Given instruction 1
In the passage on danger associations, for which targets did gender bias emerge?
Given instruction 2
Condense the paragraph of the passage on danger associations that begins "Collectively, these findings suggest" into a shorter version that keeps its main facts.
Given instruction 3
Continue the passage on danger associations from its last sentence.

These meta-analyses suggest several implications of our results for the joint operation of race, age, and gender in producing associations linking Black women and Black girls with danger. First, evidence for racial bias emerged across target age and target gender: Blacks of both ages and genders were more closely associated with danger than were their White counterparts. An important nuance emerged, however; even though racial bias was stronger for Black females than for White females, it was weaker for Black females than for Black males. This pattern parallels findings that Black females are seen as non-prototypical of both the category “female” and the category “Black” (e.g., Goff et al., 2008; Schug et al., 2015; Thomas et al., 2014); this pattern also aligns with findings that Black females are more likely than White females, but less likely than Black males, to be rated as possessing masculine traits (e.g., Ghavami & Peplau, 2013).

Age bias also emerged here, with adults being more closely associated with danger than were children, albeit with greater strength for male targets than female targets. Finally, gender bias emerged only for Black targets and adult targets; there was no evidence of gender bias for White targets and child targets. Speaking to our original question of whether Black women and Black girls are associated with danger, these findings suggest that Black women and Black girls collectively appear to be (a) more closely associated with danger than are White females (i.e., racial bias) and (b) less closely associated with danger than are Black males (i.e., gender bias). In addition, (c) Black children appear to be less closely associated with danger than are Black adults (i.e., age bias).

Implications and Future Research Directions

Collectively, these findings suggest that, across age, Black females, like Black males, may be more closely associated with danger than their White counterparts are. Because of this association, Black females may experience negative downstream outcomes, potentially including the tendency to be mistakenly shot when unarmed at rates higher than those for unarmed White females, as has been observed for unarmed Black men relative to unarmed White men (Correll et al., 2002; Hall, Hall, & Perry, 2016; but see Cesario, Johnson, & Terrill, 2018). At the same time, these results suggest that the magnitude of these racial biases may be smaller for Black females than Black males. A more complete understanding of the downstream implications of these results will require future research that systematically investigates how different target identities interact to affect shooting decisions.

As noted earlier, sequential-priming tasks are assumed to assess the strength with which different social categories (e.g., Black men) are associated with danger, but the implicit racial bias revealed in such tasks could also reflect knowledge about actual racial differences in access to guns or in gun violence victimization. Of course, such concerns are not unique to sequential-priming tasks; they apply to all so-called “implicit” measures of racial bias. Indeed, all mental associations, as assessed with implicit measures like those used here, are silent on their precise origin (Gawronski, Peters, & LeBel, 2008). Thus, it is possible that perceivers’ associations linking Blacks versus Whites with danger may have developed because of knowledge about actual racial differences in access to guns, gun violence victimization, or exposure to dangerous environments.

Dataset
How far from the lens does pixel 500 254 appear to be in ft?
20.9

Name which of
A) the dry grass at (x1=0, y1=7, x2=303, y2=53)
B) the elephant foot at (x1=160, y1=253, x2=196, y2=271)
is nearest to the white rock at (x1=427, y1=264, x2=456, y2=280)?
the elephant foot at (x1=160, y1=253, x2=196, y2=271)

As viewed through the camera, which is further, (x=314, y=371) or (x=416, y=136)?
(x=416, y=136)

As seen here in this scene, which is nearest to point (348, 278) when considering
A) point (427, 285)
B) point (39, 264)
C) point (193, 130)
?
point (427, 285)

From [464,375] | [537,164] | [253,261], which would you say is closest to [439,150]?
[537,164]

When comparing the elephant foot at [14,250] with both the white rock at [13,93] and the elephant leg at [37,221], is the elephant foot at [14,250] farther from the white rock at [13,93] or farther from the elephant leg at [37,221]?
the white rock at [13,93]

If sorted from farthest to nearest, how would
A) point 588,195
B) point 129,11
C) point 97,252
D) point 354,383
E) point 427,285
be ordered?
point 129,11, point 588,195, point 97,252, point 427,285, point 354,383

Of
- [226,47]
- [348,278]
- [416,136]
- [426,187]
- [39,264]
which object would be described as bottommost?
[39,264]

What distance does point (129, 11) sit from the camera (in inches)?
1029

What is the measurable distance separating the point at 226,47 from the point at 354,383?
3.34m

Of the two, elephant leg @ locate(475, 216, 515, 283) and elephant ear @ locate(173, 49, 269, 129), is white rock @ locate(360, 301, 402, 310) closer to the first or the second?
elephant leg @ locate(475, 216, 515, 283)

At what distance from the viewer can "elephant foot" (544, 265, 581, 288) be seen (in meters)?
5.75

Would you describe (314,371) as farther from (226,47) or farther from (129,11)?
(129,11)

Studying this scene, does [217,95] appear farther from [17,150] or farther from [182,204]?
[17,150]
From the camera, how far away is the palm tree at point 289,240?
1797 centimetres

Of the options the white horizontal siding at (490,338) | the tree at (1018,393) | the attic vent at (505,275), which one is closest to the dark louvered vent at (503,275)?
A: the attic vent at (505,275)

Response 1
Gender bias emerged only for Black targets and adult targets.

Response 2
Across age, Black females, like Black males, may be more closely associated with danger than their White counterparts. This could lead to negative outcomes, possibly including being mistakenly shot when unarmed at higher rates than unarmed White females, as has been seen for unarmed Black men compared with unarmed White men. However, the racial bias may be smaller for Black females than for Black males. Understanding these downstream effects will require future research on how different target identities interact to affect shooting decisions.

Response 3
The current findings suggest several additional directions for future research. For example, our face primes were restricted to children and relatively young adults, so the question remains whether racial biases in danger associations generalize to middle-aged and older adult targets. Past research has found mixed evidence for racial bias in danger associations for older Black versus White men (e.g., Kang & Chasteen, 2009; Lundberg et al., 2018); future work could examine danger associations for older Black versus White women.

Future research could also explore how shifting contexts alters the strength of such associations. Our results apply most directly to social contexts in which Black and White adults and children are simultaneously present. In situations in which only Blacks are present, however, identity dimensions other than race—such as gender or age—may become more salient and may more strongly influence the activation of danger associations (e.g., Jones & Fazio, 2010).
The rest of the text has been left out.